With human population projections indicating that the human community will have 9+ billion members by 2050, perhaps it is time to open discussions here and elsewhere about the profound implications of a 40% increase in the human population in the coming four decades. After all, the frangible biological systems and finite resources of our planetary home make clear to a sensible observer that a planet with the size, composition, and ecology of Earth cannot indefinitely sustain the unbridled increase of human overproduction, overconsumption and overpopulation activities.
Now for a question: Is it reasonable to conclude that the unbridled increase of the clearly visible and distinctly human global overgrowth activities we see overspreading Earth in our time cannot be sustained much longer, much less indefinitely, secondary both to Earth's limitations and humankind's "feet of clay"?
Steven Earl Salmony
AWAREness Campaign on The Human Population,
established 2001
http://sustainabilityscience.org/content.html?contentid=1176
Yes, definitely yes, some of the darkest of dark days are passing into history......finally.

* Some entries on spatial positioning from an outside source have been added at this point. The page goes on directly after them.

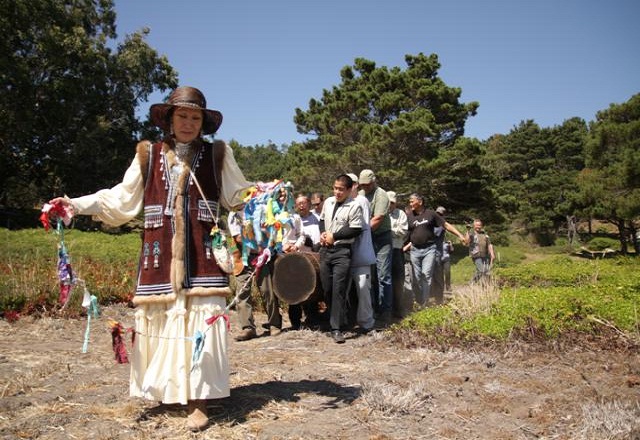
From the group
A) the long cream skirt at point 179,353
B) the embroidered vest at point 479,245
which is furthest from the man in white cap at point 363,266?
the embroidered vest at point 479,245

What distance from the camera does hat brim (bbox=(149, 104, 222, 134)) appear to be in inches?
163

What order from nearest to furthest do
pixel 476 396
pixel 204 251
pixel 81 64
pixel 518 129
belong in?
pixel 204 251 < pixel 476 396 < pixel 81 64 < pixel 518 129

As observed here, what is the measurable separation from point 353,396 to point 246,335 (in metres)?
3.03

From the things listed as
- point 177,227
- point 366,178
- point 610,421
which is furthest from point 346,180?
point 610,421

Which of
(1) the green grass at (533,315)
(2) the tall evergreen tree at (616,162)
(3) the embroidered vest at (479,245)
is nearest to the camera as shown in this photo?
(1) the green grass at (533,315)

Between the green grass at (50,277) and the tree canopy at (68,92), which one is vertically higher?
the tree canopy at (68,92)

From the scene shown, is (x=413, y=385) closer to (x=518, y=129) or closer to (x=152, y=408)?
(x=152, y=408)

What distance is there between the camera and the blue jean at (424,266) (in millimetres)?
9273

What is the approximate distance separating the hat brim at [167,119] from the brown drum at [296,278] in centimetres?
334

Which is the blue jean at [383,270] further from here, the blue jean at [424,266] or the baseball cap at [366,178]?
the baseball cap at [366,178]

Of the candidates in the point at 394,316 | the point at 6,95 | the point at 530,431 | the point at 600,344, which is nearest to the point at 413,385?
the point at 530,431

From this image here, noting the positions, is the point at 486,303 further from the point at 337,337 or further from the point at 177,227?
the point at 177,227

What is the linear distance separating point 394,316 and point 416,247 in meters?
1.29

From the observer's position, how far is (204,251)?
13.3 ft
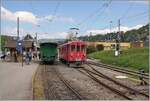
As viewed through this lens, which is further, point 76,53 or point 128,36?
point 128,36

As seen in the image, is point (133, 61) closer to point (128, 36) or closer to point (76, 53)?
point (76, 53)

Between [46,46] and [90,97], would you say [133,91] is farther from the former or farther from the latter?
[46,46]

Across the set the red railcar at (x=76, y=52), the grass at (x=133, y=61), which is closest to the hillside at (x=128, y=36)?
the grass at (x=133, y=61)

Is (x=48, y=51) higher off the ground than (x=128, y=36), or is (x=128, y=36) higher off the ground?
(x=128, y=36)

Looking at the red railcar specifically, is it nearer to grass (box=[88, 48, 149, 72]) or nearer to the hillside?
grass (box=[88, 48, 149, 72])

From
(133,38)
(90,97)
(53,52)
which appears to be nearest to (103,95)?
(90,97)

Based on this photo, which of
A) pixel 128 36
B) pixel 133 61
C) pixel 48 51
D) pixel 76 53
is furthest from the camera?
pixel 128 36

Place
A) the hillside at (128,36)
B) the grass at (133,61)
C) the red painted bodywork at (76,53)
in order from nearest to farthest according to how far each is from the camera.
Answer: the grass at (133,61) → the red painted bodywork at (76,53) → the hillside at (128,36)

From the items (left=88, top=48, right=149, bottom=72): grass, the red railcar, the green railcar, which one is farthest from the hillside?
the red railcar

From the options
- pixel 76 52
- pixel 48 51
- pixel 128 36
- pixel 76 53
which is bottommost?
pixel 76 53

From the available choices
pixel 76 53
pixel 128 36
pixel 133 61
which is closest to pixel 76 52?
pixel 76 53

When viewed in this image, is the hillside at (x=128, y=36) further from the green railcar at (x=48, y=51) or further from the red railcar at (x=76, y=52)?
the red railcar at (x=76, y=52)

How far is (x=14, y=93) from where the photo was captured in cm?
1697

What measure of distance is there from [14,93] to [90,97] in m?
3.31
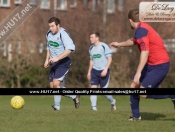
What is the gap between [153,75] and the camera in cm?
1212

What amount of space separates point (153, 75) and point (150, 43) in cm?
65

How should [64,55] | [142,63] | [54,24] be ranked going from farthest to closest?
[54,24], [64,55], [142,63]

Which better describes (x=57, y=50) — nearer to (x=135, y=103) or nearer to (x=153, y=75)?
(x=135, y=103)

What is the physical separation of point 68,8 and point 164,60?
3004cm

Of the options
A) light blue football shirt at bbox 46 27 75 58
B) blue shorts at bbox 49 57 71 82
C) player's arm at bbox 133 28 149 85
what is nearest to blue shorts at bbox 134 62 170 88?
player's arm at bbox 133 28 149 85

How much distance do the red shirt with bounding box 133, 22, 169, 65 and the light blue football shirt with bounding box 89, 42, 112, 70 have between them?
6.42 metres

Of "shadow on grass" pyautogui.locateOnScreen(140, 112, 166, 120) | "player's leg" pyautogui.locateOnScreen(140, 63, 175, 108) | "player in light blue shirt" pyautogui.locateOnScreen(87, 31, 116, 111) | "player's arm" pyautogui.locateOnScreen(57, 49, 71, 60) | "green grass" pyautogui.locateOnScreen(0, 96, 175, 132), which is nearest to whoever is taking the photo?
"green grass" pyautogui.locateOnScreen(0, 96, 175, 132)

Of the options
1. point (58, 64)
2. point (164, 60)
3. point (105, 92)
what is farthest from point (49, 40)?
point (164, 60)

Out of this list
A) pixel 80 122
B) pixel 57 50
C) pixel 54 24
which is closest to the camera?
pixel 80 122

The future is about to begin.......mercifully.
An unnecessary and unjustifiable war at a cost of three trillion dollars; a crashing economy at a cost of trillions more; a degraded environment, a dissipated Earth.......priceless.
And people responsible for these nightmares want their 2008 bonuses......predictable.
Fantastic! We need to think in and out of the box when it comes to climate change.We must anticipate that on a major sea rise scenario we have constructed our major power,water and sewage plants in a "safe" location. We must also plan for desalinization plants (Calif. is already constructing presently for state use only. in future this water could be sold to other states) to store and pipe water to the inland states that desperately need water during drought seasons. We must too never forget that as we plan for mankind we must also plan to sustain our flora and fauna throughout our state forests and parks nationwide! Solar and wind power in the deserts(upon evaluation of best positioning of course), water storage tanks on mountains, water feeds to our rivers and streams and recycling of our water from our sewers,rivers and streams for reuse.(plus we must give a little chemicaly clean water back to our oceans.